Reveo cuantas veces lo esperé para que me enseñara a nadar, él que tenía varias medallas y solía nadar en el Salado cada vez que podía y luego en la piscina municipal parisina. Como nunca llegaba el momento, a los doce años le pedí plata a mi mamá para pagarme un curso de natación, por el miedo a morirme ahogada. Recuerdo cuando aprendí sola a andar en bicicleta a los 10 u 11 sin nadie que me la empujara. O cuando mi prima Leandra me enseñó a montar caballo, en vez de él, que se crio mitad en La Plata, mitad en la Pampa húmeda.
Eso me hizo muy autónoma y después me costó horrores aprender a pedir ayuda.
Me vuelve a la memoria cuando lo dejé de ver para que pasara a transformarse en dos postales por año, que me firmaba “Higinio”. A mis once apareció por la puerta de la casa de mi madre, sin anunciarse, la misma casa donde la había enamorado a fuerza de poemas, canciones y presencia tenaz. Yo, que llevaba seis años sin verlo, y ahora me aparecía mucho más alto que en mi recuerdo, mucho más chueco, sin bigote y con canas. Le pregunté:
—¿Y usted quién es? —Sin la menor animosidad.

TAREAS PENDIENTES:
(A) ¿Qué habilidades dice la narradora del fragmento sobre Higinio que aprendió o tuvo que aprender? Enuméralas todas.
(B) ¿Cómo seguiría el fragmento sobre Higinio? Escribe su continuación a partir de la última línea.
No hace falta consultar las entradas.

ENTRADAS PROPORCIONADAS:
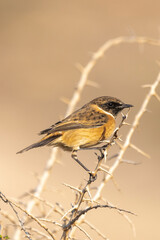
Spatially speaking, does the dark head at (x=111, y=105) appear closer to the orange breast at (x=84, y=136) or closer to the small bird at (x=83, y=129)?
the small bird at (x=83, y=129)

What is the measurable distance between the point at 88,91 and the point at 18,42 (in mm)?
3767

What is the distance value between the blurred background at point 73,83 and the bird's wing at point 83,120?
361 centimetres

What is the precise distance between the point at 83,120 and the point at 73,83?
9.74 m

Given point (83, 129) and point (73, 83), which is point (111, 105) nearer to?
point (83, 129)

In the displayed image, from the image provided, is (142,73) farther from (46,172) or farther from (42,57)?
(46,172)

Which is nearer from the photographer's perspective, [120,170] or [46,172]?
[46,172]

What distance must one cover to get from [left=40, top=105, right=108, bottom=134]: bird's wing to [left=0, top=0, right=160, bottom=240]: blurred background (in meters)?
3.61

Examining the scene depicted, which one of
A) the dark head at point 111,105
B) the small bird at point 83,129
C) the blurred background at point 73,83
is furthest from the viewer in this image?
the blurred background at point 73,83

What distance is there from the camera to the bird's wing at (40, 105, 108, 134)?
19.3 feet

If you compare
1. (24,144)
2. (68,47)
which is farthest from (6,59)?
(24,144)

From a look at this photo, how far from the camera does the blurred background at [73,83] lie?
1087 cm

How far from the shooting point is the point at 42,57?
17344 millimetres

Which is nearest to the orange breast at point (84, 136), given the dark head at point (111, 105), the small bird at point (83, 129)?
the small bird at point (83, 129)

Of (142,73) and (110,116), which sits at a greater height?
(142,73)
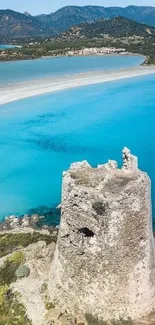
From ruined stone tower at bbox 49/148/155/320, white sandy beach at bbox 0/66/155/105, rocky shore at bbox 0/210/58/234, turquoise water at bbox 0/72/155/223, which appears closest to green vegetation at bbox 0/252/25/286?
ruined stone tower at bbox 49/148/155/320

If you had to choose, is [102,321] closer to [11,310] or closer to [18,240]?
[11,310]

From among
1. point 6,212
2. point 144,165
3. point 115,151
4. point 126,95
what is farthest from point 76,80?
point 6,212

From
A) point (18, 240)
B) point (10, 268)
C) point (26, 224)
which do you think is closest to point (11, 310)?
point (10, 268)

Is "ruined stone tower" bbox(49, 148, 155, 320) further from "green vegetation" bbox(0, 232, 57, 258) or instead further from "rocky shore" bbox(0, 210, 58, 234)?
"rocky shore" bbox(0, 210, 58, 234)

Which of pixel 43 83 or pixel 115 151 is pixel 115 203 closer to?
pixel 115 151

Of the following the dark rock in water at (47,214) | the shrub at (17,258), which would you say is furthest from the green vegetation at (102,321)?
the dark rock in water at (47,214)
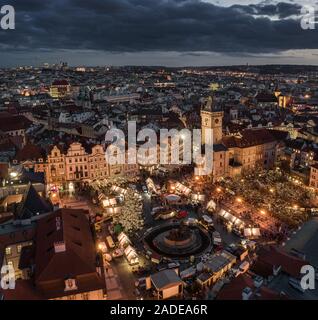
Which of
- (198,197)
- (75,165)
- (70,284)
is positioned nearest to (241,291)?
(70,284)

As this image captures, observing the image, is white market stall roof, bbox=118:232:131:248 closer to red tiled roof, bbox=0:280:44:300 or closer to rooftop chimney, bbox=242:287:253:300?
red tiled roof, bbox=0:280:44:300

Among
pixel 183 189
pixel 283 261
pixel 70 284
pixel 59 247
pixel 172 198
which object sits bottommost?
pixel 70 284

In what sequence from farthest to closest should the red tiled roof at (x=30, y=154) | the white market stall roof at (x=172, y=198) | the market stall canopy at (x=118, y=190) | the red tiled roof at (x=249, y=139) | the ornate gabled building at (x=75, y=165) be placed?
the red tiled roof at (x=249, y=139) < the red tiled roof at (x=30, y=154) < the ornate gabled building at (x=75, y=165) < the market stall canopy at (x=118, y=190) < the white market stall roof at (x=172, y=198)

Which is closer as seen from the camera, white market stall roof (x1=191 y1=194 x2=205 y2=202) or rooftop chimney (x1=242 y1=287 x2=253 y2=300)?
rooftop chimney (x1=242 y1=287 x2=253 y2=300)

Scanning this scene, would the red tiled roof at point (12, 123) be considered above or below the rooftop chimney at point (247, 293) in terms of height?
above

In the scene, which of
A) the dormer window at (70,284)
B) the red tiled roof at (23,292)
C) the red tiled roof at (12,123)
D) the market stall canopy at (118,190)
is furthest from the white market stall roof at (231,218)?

RESPUESTAS POR TAREA:
(A)
- Nadar
- Andar en bicicleta
- Montar caballo
- Pedir ayuda

(B)
De los 14 a los 17 vino todos los jueves a cenar. ¿Cómo lo hizo? Habló con mi madre y le dijo:
—Hablé con Rosalía, me invito a cenar, ¿Qué llevo? —Mi madre, me miro de reojo y dijo:
—¿Vino? — luego él le pidió hablar conmigo y me dijo_ hablé con tu mama, me invitó a cenar, ¿Qué día te queda bien? —La miré extrañada y le dije:
—¿jueves?
Así durante 3 años vino religiosamente, fue su período de presencia más constante en mi vida. En un punto me generaba mucha angustia, pero mi madre tuvo una frase salvadora:
—Si él se acordó de querer tener una relación con vos a tus 14 años, podés tomarte el tiempo que quieras para dejarlo entrar.
Durante ese período, me preguntó si quería hacer alguna actividad, que él me la pagaba.
—Quiero aprender a tocar tambores, le dije.
— ¿¡Tambores!? Pero tenés dedos largos, mucho mejor es el piano o la guitarra.
— No, me gustan los tambores.
— ¡Pero se te van a arruinar las manos!
— Entonces nada, dije, con la tozudez que me caracterizó siempre ante los regalos con condiciones.
Unos años después, cuando él ya no estaba y yo era “la blanca que baila” y andaba entre los gordos Gwo-Kà, y los alargados Tambou Bélè cada fin de semana, aprendí a tocar tambores. Durante dos años me enseñaron los siete ritmos básicos del Gwokà, y las bases del bélè, todos ritmos de Guadalupe y Martinica. Llegado un momento, no progresaba más. El profesor me llamó aparte y con toda la dulzura del mundo me dijo:
— Esto no es para vos, tocás el tambor con demasiada delicadeza, y tenés los dedos muy largos, ¿no pensaste en tocar la guitarra o el piano?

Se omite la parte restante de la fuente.